However, Afghanistan gained its independence from Britain after the signing of the Anglo-Afghan Treaty of 1919. One of the reasons why Britain quit Afghanistan was the country’s dismal revenue collections, clearly reflected in William McNaughten’s missive to George Eden, the Governor-General of India, in 1841 that read: “What do you do with a kingdom whose revenues are only Rs 15 lakhs a year?” Even today, Afghanistan’s own revenues are less than 10% of its GDP, which is approximately $19 billion.

Moscow was alarmed when the anti-Soviet faction (Khalq) of Afghan Communists won the internal party elections against the pro-Soviet faction (Parcham). In December 1979, Brezhnev ordered Soviet tanks to roll into Afghanistan to dislodge the pro-US Hafizullah Amin from power and install the Soviet loyalist Babrak Kamal in his stead. By November 1986, Gorbachev had expressed his desire to recall Soviet troops upon realizing the high diplomatic and socio-economic costs of the Afghan war.

The US entered Afghanistan on the pretext of its ‘war on terror.’ When the ‘troop surge’ in 2010 failed to bring peace to Afghanistan, Obama announced the draw-down of US combatants. The Doha talks signalled Trump’s and then Biden’s firm intention to wind up the American military presence in Afghanistan. US policymakers calculated that “Af-exit” was in America’s best interests as it would help Washington to disentangle from the Afghan fiasco to deal with the emerging Chinese threat. The US’ calculation is that Afghanistan will become a migraine for China and Russia. America could then lay the ground for the next Great Game.

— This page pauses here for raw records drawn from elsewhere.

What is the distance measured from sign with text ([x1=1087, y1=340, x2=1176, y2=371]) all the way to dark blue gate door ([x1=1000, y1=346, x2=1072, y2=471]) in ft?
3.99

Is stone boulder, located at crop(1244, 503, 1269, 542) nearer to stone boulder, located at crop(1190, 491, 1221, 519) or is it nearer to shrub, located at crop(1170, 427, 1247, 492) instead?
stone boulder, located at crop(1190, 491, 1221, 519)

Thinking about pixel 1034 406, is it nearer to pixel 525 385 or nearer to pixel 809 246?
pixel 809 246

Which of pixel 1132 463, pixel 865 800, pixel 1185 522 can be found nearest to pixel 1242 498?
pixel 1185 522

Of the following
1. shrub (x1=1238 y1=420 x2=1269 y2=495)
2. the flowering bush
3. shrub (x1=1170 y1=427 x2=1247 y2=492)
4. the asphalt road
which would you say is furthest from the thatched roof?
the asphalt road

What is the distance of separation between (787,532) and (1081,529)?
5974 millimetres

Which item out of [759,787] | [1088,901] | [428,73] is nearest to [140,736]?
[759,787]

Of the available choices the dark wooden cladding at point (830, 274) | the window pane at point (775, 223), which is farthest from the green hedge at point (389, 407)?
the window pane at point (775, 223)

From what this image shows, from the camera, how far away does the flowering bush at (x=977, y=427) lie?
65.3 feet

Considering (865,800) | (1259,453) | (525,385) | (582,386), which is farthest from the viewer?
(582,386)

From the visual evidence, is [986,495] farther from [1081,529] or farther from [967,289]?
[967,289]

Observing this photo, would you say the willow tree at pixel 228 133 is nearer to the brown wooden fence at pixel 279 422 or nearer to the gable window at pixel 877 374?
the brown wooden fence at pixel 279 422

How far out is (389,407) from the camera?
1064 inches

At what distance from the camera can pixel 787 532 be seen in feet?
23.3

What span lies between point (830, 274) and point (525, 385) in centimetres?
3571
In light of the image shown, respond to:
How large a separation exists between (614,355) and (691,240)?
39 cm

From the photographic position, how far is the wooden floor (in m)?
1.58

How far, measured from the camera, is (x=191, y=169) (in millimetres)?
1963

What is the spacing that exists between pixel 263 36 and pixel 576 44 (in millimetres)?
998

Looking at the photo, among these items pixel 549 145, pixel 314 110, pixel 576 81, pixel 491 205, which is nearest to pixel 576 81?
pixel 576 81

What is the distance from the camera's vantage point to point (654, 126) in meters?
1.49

On the American radar, the threat from trans-national jihad to the US mainland has receded considerably, while the challenge posed by neo-imperialist powers has grown manifold. Washington had to re-prioritize its foreign policy goals and re-shape its economy. US lawmakers have realized that, in the last 3 decades or so of America’s “forever wars,” China has stolen many marches over the US in terms of economic growth. China’s mammoth economic power is its most potent source of influence across the world. The idea is that making America more economically competitive, by improving its infrastructure and investing in new technologies, is the best way the US can counter China. The US Senate’s approval of the $1 trillion infrastructure investment bill is a step in that direction. Biden and the G7 had also announced the “Build Back Better for the World” or BBBW initiative to rival China’s BRI. The US has expended much diplomatic capital to shape the Quad into a formidable naval coalition force to deter Chinese maritime depredations and keep the Indo-Pacific region open and free under its supremacy. Then, there is a threat from Russia. Washington has taken note of the so-called “Patrushev Doctrine,” which calls for raising the spectre of conflict by increasing nuclear tensions.

Russia’s prime concerns with a Taliban-ruled Afghanistan are over drug trafficking and infiltration of Islamic extremists into Central Asia, which Moscow considers as its southern defensive buffer. Russia has moved an entire armored division to its Dushanbe military facility to raise the guard against any possible intrusion by radical extremists. Russia has wrapped up military drills with Uzbek and Tajik forces near the Afghan border, in a show of heightened military preparedness.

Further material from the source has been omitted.